There are no new entrants to the competition today.

There are 2 new entrants to the “Over 100” club today. Malawi add a further 18 cases to join, and Syria add a further 20 cases. That’s 168 countries / territories / cruise ships in the world that have joined this club.

There are 2 new entrants to the “Millennial” club today. Albania crawl over the line with 6 new cases. To this point they have 32 losses, which is poor efficiency. Equatorial Guinea add 83 cases to join. With only 12 losses to this point, they are ahead of the curve.

At the top of the leaderboard today and there are no positional changes today. As noted in the media, Spain have reallocated some of their losses today. This has brought their losses per population back inline with UK and Italy. Worth noting that Brazil have had more losses in the past 2 days than the USA.

The winner of the “Most Non-Improved” award today is Guatemala, again. Inspired by winning this award yesterday they have managed to further up their output. Today Guatemala put up a personal best of 370 new cases, at a momentum of 12%, beating yesterdays 311 at 11%. It’s not often we give someone this award 2 days in a row, but Guatemala have experienced a very sharp upswing.

As we fall down to 60th spot today I thought it might be interesting to look back on when we were sitting on other milestone positions on the leaderboard, and how many cases the country that has that spot today has.
We were in 50th spot on the 14th May. Bahrain now holds that spot with 9171 cases.
We were in 40th spot on the 22nd April. Japan currently holds that spot with 16581 cases.
We were in 30th spot on the 14th April. Ireland currently holds that spot with 24698 cases.
We were in 20th spot on the 3rd April. Qatar currently holds that spot with 45465 cases.
The highest on the leaderboard we have been is 16th, which occurred on the 23rd March. Chile currently hold that spot with 73997 cases.
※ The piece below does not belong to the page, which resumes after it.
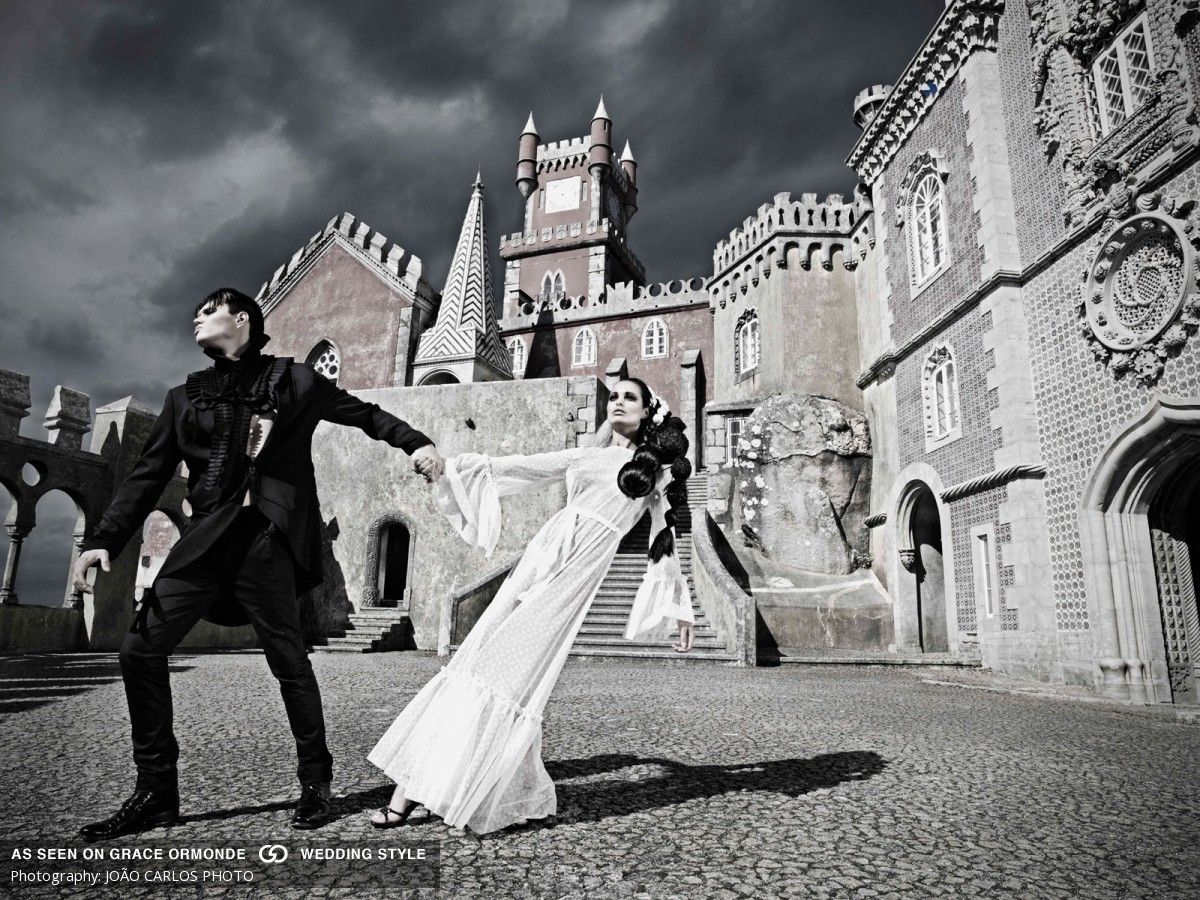 bride and groom married in portugal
Fair indication of what things could have looked like.

Australia put 4 new cases on the board today. We fall another spot to 60th position on the leaderboard. Moldova moves above us adding a further 54 cases to their tally. Our HaPP-IE not-an-index falls by 19 to 485. The last time we were in the 400s was the 17th March. We move closer to beers without meals than Ethiopia. Our number that matters is 102.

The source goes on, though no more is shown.